Nonasymptotic and distribution-uniform Komlós-Major-Tusnády approximation
Ian Waudby-Smith, Martin Larsson, Aaditya Ramdas
TL;DR
The paper develops distribution-uniform strong Gaussian approximations for sums of i.i.d. mean-zero variables, extending classical KMT results to entire families of distributions. It introduces Sakhanenko regularity and uniform moment conditions as necessary and sufficient criteria for uniform KMT approximations, providing explicit, nonasymptotic concentration inequalities that underpin the uniform couplings. The work treats two regimes: finite exponential moments (uniformly controlled) and finite power moments with uniform $q$-th integrability, establishing rates $O(\log n)$ and $o(n^{1/q})$ respectively.

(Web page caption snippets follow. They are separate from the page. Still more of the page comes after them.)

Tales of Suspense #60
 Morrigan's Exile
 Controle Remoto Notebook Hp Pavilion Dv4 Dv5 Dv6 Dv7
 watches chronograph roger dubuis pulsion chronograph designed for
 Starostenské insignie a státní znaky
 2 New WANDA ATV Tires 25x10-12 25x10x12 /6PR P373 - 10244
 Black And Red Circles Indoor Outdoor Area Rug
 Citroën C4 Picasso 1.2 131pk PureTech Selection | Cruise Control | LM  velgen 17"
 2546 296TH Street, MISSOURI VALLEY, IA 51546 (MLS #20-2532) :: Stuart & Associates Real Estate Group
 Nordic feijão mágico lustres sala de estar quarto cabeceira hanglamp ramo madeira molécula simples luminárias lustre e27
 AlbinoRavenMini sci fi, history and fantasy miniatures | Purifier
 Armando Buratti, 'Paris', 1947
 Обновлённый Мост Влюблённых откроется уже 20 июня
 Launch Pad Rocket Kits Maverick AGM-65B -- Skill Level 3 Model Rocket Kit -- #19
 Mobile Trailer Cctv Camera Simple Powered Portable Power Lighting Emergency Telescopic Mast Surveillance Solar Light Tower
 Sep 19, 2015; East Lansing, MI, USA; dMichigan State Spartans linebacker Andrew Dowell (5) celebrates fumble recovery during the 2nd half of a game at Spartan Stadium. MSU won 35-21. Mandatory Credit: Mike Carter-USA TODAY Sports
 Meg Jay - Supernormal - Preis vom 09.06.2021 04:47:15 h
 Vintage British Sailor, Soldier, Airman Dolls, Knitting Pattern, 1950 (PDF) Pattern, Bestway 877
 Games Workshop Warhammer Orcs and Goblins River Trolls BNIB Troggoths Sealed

By instantiating the uniform results on a single probability space, it recovers the classical KMT-type conclusions while enabling distribution-robust applications and explicit constant control.
Abstract
We present nonasymptotic concentration inequalities for sums of independent and identically distributed random variables that yield asymptotic strong Gaussian approximations of Komlós, Major, and Tusnády (KMT) [1975,1976]. The constants appearing in our inequalities are either universal or explicit, and thus as corollaries, they imply distribution-uniform generalizations of the aforementioned KMT approximations. In particular, it is shown that uniform integrability of a random variable's $q^{\text{th}}$ moment is both necessary and sufficient for the KMT approximations to hold uniformly at the rate of $o(n^{1/q})$ for $q > 2$ and that having a uniformly lower bounded Sakhanenko parameter -- equivalently, a uniformly upper-bounded Bernstein parameter -- is both necessary and sufficient for the KMT approximations to hold uniformly at the rate of $O(\log n)$. Instantiating these uniform results for a single probability space yields the analogous results of KMT exactly.